» **Record extracts**
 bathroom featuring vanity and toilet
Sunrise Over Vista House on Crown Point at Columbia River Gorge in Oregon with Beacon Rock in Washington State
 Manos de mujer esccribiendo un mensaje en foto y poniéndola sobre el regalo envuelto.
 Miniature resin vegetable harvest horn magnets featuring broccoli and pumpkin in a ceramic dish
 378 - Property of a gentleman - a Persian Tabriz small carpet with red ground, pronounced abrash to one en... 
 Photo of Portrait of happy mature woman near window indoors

---

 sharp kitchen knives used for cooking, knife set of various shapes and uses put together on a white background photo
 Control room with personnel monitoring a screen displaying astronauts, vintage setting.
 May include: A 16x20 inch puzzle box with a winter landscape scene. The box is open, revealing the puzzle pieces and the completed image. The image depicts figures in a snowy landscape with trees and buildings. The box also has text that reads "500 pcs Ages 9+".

» **Problem requirements**
Render as a numbered list the lines between the line containing "bathroom featuring vanity and toilet" and the line containing "Manos de mujer", inclusive, omitting any blank lines.

» **Worked solution**
1.  bathroom featuring vanity and toilet
2. Sunrise Over Vista House on Crown Point at Columbia River Gorge in Oregon with Beacon Rock in Washington State
3.  Manos de mujer esccribiendo un mensaje en foto y poniéndola sobre el regalo envuelto.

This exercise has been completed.